The link from my post re getting SGS runnin under RHEL4 is missing, so here it is again :slight_smile:

Endolf

I’m running Mandriva 2007, and I am having trouble finding or building the proper native libraries. Can anyone point me in the right direction? It seems no matter what combination of libraries I try, I get the “java.lang.UnsatisfiedLinkError: no db_java-4.5 in java.library.path” error. (Edit: I should say explicitly that I cannot find a file db_java-4.5.so, which I am guessing is the source of my problem. Anyone know where I can find one?)

Under Linux wouldn’t that be “libdb_java-4.5.so” ?

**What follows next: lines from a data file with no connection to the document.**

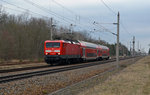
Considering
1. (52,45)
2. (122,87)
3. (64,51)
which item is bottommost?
(122,87)

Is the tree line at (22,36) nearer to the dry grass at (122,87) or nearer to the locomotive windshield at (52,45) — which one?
the locomotive windshield at (52,45)

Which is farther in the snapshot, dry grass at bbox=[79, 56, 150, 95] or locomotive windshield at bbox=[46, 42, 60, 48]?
locomotive windshield at bbox=[46, 42, 60, 48]

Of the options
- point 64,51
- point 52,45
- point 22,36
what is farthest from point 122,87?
point 22,36

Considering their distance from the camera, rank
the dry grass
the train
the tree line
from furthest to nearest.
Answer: the tree line, the train, the dry grass

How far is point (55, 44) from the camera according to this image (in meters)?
29.2

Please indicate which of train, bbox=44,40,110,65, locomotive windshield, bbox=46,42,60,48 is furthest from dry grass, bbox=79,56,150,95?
locomotive windshield, bbox=46,42,60,48

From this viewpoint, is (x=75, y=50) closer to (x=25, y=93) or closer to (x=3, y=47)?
(x=3, y=47)

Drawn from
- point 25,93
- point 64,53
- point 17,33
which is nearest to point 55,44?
point 64,53

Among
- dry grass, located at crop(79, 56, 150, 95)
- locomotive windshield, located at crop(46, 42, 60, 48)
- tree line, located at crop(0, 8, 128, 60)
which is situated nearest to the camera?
dry grass, located at crop(79, 56, 150, 95)

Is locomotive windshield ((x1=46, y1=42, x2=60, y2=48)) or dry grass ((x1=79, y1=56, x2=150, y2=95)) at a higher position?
locomotive windshield ((x1=46, y1=42, x2=60, y2=48))

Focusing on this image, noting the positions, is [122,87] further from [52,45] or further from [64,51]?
[52,45]

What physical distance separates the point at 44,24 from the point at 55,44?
26446mm

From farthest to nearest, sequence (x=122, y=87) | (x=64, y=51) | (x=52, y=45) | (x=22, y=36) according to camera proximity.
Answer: (x=22, y=36), (x=64, y=51), (x=52, y=45), (x=122, y=87)

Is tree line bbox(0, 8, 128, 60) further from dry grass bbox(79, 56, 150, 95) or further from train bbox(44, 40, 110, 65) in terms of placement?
dry grass bbox(79, 56, 150, 95)
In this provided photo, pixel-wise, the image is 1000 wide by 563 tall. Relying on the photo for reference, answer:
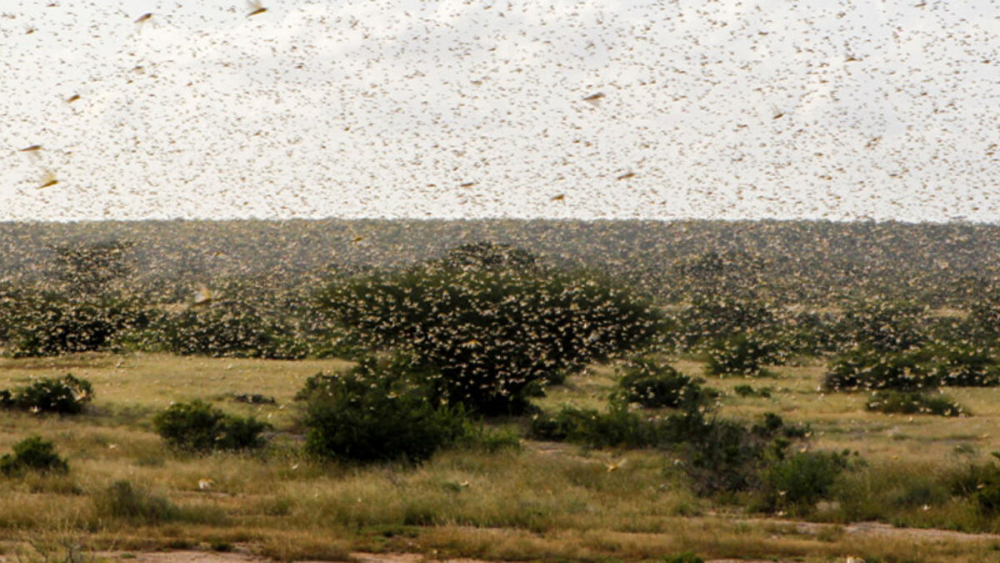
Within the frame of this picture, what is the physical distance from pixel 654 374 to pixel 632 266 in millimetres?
47497

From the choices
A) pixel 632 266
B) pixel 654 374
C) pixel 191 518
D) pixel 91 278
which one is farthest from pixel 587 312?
pixel 632 266

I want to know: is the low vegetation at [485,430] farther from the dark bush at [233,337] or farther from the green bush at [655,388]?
the dark bush at [233,337]

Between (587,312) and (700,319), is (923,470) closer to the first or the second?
(587,312)

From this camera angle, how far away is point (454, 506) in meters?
15.6

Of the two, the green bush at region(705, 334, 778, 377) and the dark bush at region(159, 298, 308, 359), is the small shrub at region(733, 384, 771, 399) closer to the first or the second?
the green bush at region(705, 334, 778, 377)

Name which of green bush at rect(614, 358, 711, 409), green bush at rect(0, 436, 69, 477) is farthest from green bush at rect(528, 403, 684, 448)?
green bush at rect(0, 436, 69, 477)

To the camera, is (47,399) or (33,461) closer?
(33,461)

It is indeed. The trouble is that 4.5 is very new, and most distributions are not shipping it yet, so, you have 3 choices. Find a testing version for your distribution, maybe they have a more up to date version. Download the source for db4.5 java and build it. The other option, if you know enough about the workings under the cover, is to jury rig something together, which is what I had to do on red hat. It’s not version 4.5, I think it’s 4.4, but it comes with a db.jar that drops in to replace the one that comes with SGS and works. See my comments on this board regarding getting it working on RHEL4.

HTH

Endolf

Where does one find the source for libdb4.5_java? I tried downloading the ones at http://www.oracle.com/technology/software/products/berkeley-db/db/index.html, but building them gives me only libdb-4.5.so, not libdb_java-4.5.so. I tried linking the latter to the former, but SGS didn’t seem to like that either. Am I looking in the wrong place?

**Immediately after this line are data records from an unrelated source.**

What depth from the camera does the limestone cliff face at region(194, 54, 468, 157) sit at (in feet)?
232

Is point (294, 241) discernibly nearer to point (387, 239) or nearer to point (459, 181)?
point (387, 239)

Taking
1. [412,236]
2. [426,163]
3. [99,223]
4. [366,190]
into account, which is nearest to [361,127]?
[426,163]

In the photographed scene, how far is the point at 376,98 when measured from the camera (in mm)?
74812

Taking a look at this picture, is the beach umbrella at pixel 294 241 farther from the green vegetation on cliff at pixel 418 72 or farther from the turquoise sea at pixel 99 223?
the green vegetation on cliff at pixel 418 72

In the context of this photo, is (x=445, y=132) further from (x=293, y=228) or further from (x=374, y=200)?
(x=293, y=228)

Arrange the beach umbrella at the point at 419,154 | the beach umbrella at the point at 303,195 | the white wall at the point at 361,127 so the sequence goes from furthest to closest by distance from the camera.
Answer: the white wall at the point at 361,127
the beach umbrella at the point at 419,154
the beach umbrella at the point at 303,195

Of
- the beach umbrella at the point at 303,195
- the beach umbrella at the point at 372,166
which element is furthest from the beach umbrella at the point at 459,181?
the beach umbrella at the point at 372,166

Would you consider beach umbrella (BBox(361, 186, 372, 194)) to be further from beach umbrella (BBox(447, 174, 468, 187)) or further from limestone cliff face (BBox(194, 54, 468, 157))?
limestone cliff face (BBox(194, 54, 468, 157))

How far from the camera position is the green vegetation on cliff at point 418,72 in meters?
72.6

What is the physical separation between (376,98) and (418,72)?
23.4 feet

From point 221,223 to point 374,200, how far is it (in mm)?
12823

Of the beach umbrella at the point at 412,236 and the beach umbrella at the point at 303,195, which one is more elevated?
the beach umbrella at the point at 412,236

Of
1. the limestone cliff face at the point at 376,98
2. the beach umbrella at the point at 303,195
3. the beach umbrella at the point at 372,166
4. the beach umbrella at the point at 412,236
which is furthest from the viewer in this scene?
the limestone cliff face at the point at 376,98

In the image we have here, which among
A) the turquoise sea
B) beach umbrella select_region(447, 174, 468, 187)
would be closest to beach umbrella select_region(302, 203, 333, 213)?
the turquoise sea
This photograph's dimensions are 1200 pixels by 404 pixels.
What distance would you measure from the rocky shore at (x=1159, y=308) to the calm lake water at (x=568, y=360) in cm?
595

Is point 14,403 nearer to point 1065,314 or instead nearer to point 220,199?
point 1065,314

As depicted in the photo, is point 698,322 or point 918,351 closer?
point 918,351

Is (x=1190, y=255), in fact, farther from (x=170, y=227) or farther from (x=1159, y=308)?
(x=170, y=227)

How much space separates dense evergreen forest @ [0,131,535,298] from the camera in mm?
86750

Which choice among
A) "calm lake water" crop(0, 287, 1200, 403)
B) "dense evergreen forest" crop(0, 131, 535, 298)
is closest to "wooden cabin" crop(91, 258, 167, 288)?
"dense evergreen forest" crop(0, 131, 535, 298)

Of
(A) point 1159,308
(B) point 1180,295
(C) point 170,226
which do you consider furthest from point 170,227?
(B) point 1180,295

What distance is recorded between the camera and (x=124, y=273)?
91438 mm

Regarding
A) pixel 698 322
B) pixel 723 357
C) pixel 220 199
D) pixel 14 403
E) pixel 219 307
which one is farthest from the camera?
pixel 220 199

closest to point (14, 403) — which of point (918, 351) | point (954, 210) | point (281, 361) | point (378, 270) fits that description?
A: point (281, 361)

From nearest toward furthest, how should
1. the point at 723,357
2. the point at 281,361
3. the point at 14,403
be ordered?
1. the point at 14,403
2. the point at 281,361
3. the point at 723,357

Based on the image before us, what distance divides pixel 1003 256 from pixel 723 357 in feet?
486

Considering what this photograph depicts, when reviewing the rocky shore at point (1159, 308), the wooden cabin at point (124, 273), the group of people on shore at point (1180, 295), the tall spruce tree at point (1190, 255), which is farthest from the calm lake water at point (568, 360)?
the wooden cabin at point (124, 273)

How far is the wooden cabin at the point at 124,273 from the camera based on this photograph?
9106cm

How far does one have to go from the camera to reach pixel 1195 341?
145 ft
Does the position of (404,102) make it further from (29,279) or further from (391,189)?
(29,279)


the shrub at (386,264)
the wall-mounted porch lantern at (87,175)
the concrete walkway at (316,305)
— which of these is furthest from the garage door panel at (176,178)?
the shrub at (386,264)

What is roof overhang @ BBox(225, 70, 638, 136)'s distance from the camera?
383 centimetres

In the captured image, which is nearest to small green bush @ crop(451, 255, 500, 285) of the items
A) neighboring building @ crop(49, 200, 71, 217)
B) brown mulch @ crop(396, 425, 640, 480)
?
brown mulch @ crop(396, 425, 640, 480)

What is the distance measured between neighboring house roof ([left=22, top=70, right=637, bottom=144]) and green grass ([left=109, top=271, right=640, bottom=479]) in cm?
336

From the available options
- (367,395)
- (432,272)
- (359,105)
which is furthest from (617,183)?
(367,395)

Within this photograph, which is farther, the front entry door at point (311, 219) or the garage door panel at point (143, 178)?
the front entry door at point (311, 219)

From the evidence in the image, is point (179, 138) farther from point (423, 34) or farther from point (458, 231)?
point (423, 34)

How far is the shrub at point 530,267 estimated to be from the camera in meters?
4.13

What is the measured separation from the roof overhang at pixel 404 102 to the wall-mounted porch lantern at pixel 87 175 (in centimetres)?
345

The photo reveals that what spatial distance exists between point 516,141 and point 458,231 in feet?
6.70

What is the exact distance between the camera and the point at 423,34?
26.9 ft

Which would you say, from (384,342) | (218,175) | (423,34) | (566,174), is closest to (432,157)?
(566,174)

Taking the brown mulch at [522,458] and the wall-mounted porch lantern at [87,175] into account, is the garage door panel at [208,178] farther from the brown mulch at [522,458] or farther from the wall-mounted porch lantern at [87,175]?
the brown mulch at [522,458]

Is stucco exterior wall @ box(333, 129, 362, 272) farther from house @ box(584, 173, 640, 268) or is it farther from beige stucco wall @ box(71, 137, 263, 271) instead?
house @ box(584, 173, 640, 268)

In the instructions with that download it gives some hints on how to build it, but I gave up before I could get it working. It needed swig or something to create the java bindings. I managed to get the library from another distribution working on redhat, and ubuntu feisty (testing) had a new enough version. The pain with linux is that dynamically linked object depend on having sometimes particular versions of other libraries, thats why we let package managers do all that work for us, so if you leave the safety of your distributions packages, you are on our own, like we are here.

Endolf

Thanks to endolf for pushing me in the right direction. I now have a server up and running without leaving my machine in an unstable state. Here’s how I got it working:

  1. Download the sources for the latest 4.5 bdb from http://www.oracle.com/technology/software/products/berkeley-db/db/index.html

  2. Extract it somewhere and cd into the build_unix directory.

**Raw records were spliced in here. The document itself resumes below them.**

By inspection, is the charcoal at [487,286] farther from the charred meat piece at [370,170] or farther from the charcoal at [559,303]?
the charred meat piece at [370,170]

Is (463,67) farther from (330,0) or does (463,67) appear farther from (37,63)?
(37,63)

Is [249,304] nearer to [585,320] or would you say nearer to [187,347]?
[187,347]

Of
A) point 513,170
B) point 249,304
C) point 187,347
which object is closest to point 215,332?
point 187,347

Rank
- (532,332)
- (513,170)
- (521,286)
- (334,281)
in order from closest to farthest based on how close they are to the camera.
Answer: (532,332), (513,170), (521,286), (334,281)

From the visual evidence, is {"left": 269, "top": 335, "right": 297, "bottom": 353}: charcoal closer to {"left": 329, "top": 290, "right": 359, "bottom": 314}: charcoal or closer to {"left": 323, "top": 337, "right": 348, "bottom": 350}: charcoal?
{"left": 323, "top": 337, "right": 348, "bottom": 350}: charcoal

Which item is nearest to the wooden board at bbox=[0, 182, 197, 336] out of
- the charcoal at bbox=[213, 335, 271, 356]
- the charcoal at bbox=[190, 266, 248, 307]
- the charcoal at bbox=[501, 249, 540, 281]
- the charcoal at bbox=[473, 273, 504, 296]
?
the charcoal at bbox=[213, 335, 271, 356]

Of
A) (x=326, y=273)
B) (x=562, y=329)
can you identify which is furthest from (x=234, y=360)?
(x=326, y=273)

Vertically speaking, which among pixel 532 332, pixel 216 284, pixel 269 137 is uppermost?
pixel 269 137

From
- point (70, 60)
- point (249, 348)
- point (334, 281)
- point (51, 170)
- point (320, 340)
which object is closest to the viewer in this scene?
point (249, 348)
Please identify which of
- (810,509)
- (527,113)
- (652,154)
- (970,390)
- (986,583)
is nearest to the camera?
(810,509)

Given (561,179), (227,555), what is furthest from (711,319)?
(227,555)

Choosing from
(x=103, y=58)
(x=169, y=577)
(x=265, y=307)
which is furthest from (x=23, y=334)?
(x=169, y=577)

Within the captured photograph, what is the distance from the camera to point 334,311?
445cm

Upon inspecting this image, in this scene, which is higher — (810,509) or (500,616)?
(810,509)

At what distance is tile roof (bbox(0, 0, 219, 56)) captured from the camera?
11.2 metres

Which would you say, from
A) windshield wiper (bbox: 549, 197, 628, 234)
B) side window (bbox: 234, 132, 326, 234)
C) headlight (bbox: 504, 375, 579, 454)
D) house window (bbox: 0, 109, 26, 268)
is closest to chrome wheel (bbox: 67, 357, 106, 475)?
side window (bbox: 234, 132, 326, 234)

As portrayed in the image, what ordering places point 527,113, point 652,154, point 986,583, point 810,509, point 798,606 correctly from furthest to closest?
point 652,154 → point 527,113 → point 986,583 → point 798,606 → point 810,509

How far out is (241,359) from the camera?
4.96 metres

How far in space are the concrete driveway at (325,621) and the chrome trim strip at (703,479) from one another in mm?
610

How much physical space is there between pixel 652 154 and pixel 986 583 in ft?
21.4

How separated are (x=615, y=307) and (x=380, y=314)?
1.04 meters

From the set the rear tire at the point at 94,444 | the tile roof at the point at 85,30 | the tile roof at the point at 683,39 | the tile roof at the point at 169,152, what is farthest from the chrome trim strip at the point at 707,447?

  3. Execute the configure script as follows:


../dist/configure --prefix=/home/purpleguitar/foo --enable-java

You can put the libraries anywhere, of course. ~/foo seemed like a fine idea at the time. I’ll call this ${prefix}.

  1. Run the makefile the traditional way:

make install

This will “install” the bdb files into ${prefix}. In my example, it’s /home/purpleguitar/foo.

  1. To run the server, make sure that ${prefix}/lib/db.jar is in the classpath and ${prefix}/lib/libdb_java-4.5.so is in the java.library.path.